3. Umgang mit Leiden
Vom zerstörerischen Leiden sollten Entsagungen unterschieden werden, die mit der Endlichkeit des Lebens und der Abnahme der Lebenskräfte verbunden sind. Es gibt jedoch keine Kriterien, genauer zw. notwendigem Leiden als Ausdruck der Endlichkeit und zerstörerischen Übeln objektiv zu scheiden. Daher sollte von dem Maß an Leiden ausgegangen werden, das die Person bewältigen kann, also zw. tragbaren und unerträglichen Leiden unterschieden werden. Die Fähigkeit, [818] Entsagungen zu verarbeiten, ist meist um so größer, je mehr der Sinn des Lebens nicht nur in Arbeits- und Genußfähigkeit gesehen wird, und Leiden werden um so unerträglicher, je mehr sie die Möglichkeit zu sinnvoll erlebter Lebensführung zerstören. Solches, die Persönlichkeit zerrüttendes Leiden ist absolut sinnlos, und doch darf man von der Sinnlosigkeit des Leidens nicht auf die Wertlosigkeit des Lebens rückschließen. Daß Gott auch in sinnlosem Leiden der den Menschen zugewandte und sein Leben wollende Gott bleibt, kann nur gegen den Augenschein bezeugt und geglaubt werden (Röm. 8,35ff.) auf Grund der im Leiden und Auferstehen Christi ergangenen Verheißung der Teilhabe am ewigen Leben.

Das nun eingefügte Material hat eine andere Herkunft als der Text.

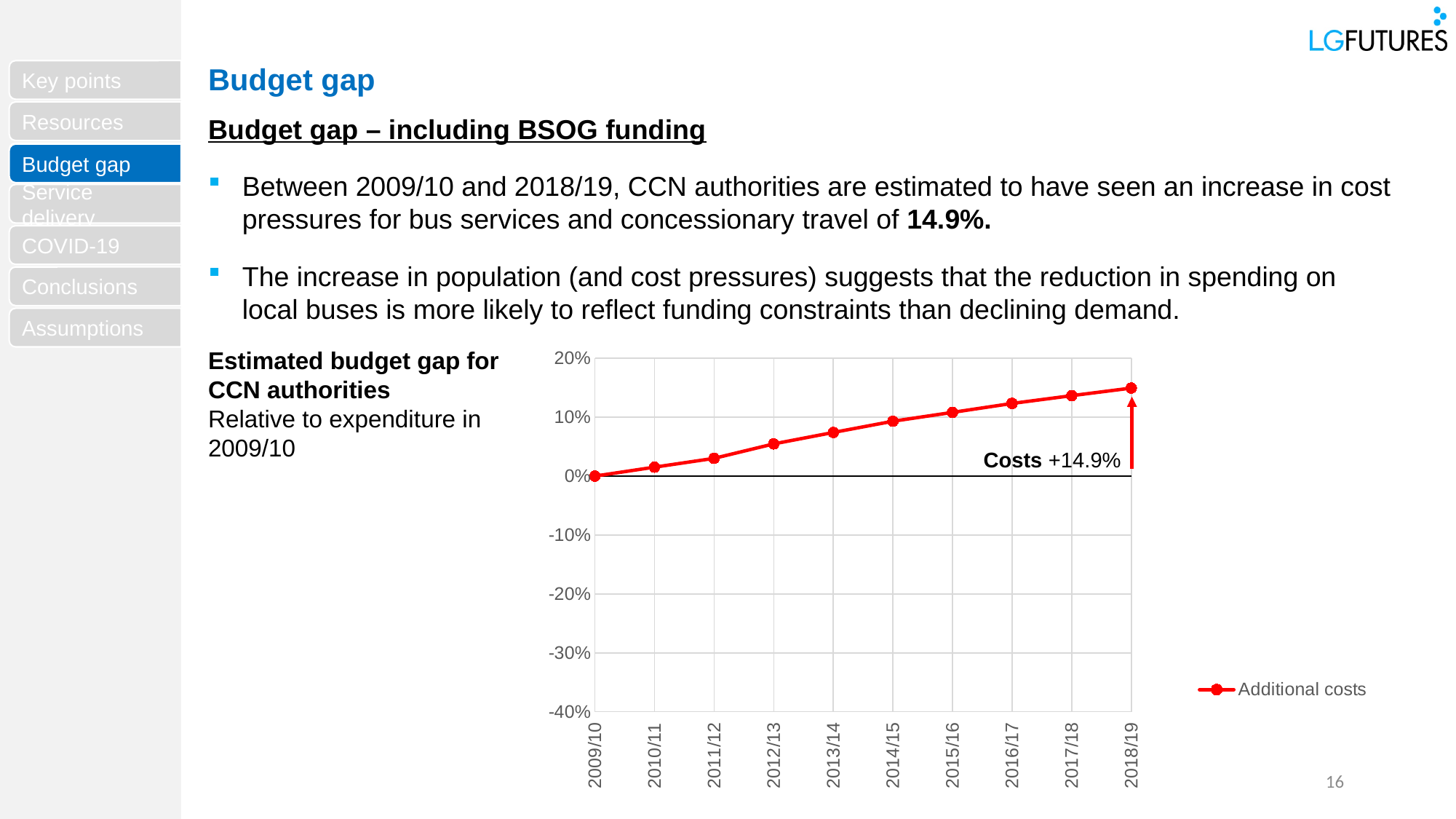
What kind of chart is shown on the slide? line chart Do the Additional costs values rise or fall from 2009/10 to 2018/19? rise Is the value for Additional costs in 2017/18 greater or less than 10%? greater What is the value of Additional costs for 2018/19, as annotated on the chart? +14.9% What is the name of the series shown in the chart legend? Additional costs Which year has the highest value for Additional costs? 2018/19 Which year has the lowest value for Additional costs? 2009/10 How many years are plotted along the x axis of the chart? 10 Which is larger: the Additional costs value for 2016/17 or for 2012/13? 2016/17 Is the value for Additional costs in 2013/14 greater or less than 10%? less What is the value of Additional costs for 2009/10? 0% How many series does the chart legend list? 1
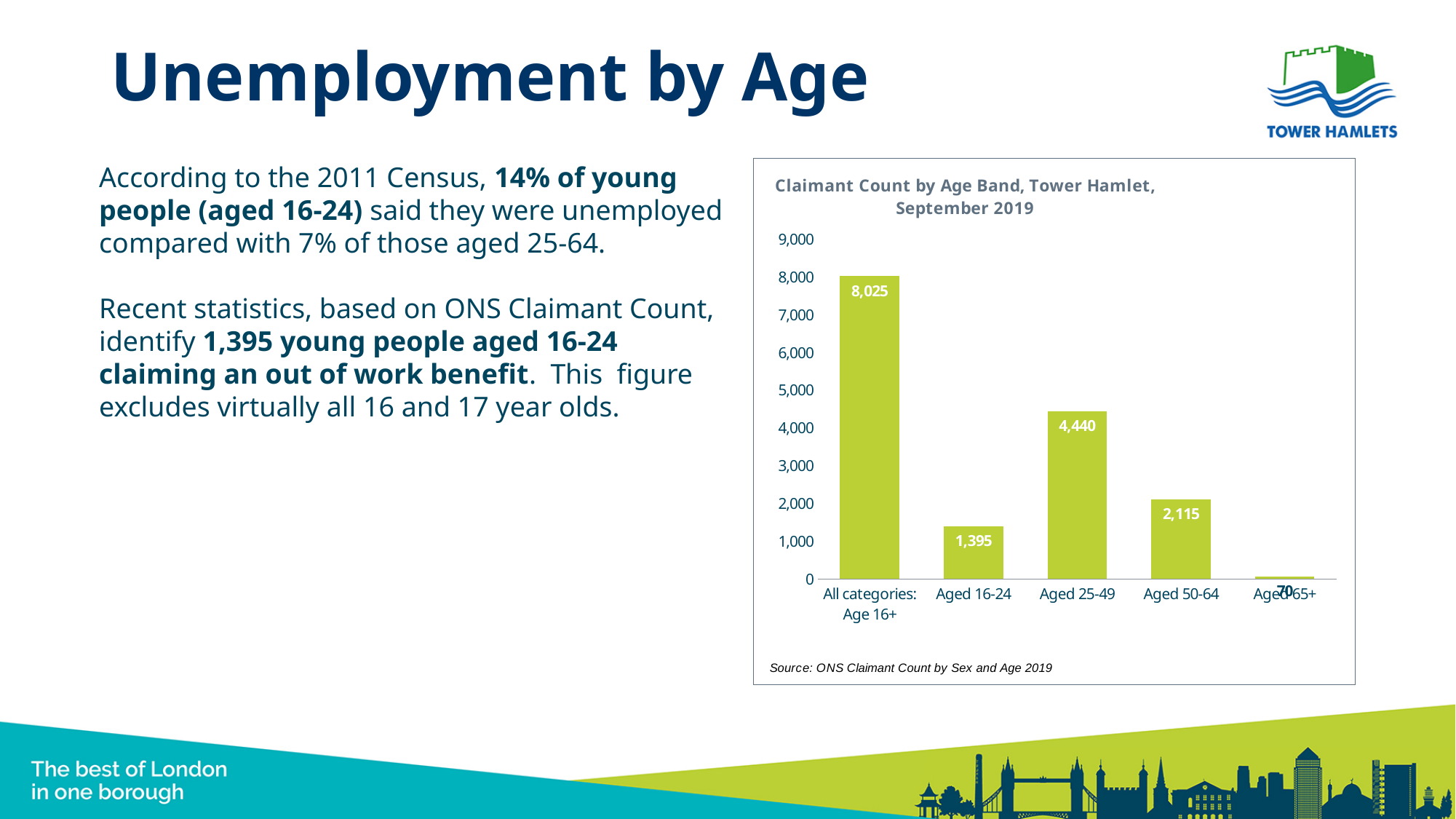
What is the claimant count for Aged 25-49? 4,440 How many categories are shown on the x axis of the chart? 5 What kind of chart is shown on the slide? Bar chart What is the difference between the claimant counts for Aged 25-49 and Aged 16-24? 3,045 Is the value for Aged 25-49 greater or less than 4,000? greater What is the claimant count for Aged 50-64? 2,115 What is the title of the chart? Claimant Count by Age Band, Tower Hamlet, September 2019 Which is larger, the claimant count for Aged 50-64 or for Aged 16-24? Aged 50-64 What is the claimant count for Aged 16-24? 1,395 Which age band has the lowest claimant count? Aged 65+ Which category has the highest bar in the chart? All categories: Age 16+ What is the claimant count for All categories: Age 16+? 8,025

Ertragen von Leiden ist weder mit einer Verherrlichung von Leiden noch mit einer fatalistischen Ergebung ins Leiden zu verwechseln. Nur wer fähig ist, eigene und Leiden anderer auf sich einwirken zu lassen, kann dem leidenden Nächsten helfen. So hängt die Fähigkeit zu Liebe und Solidarität, zur Wahrnehmung von und zum Kampf gegen Leiden ab von der teilweisen Identifizierung mit dem leidenden Mitmenschen. Erst wo sein Leiden nicht mehr zu seiner Absonderung von leistungsfähigen Menschen führt, besteht die Chance, vermeidbare, oft durch soz. Umstände bedingte Leiden (z.B. Behinderte, alte Menschen) zu begrenzen. Die Humanität unserer Gesellschaft bemißt sich vor allem daran, wie weit es gelingt, die Leidensgestalt des Menschen in unserem Fühlen, Denken und Handeln anzunehmen und in das private und gesellschaftliche Leben zu integrieren, uns also nicht nur am Ideal des jugendlichen, körperlich und geistig leistungsfähigen Lebens zu orientieren.
Lit.: K. Barth, KD III/3, 1950, 327-425 – P. Tillich, Systematische TheologieII, 1958, 72-87 – U. Hedinger, Wider die Versöhnung Gottes mit dem Elend, 1972 – D. Sölle, Leiden, 1973 – H. Schulze (ed), Der leidende Mensch, 1974 – V.E. Frankl, Anthropologische Grundlagen der Psychotherapie, 1975, 310-333 – U. Eibach, Recht auf Leben – Recht auf Sterben, 19772, 256-279 – ders., Medizin und Menschenwürde, 1976, 56-156 (Lit.) – E. Gerstenberger, W. Schrage, Leiden, 1977 (Lit.) – E. Schillebeeckx, Christus und die Christen, 1977, 651-712.
Quelle: Theodor Schober/Martin Honecker/Horst Dahlhaus (Hrsg.), Evangelisches Soziallexikon, 7. A., Stuttgart: Kreuz Verlag 1980, Sp. 816-818.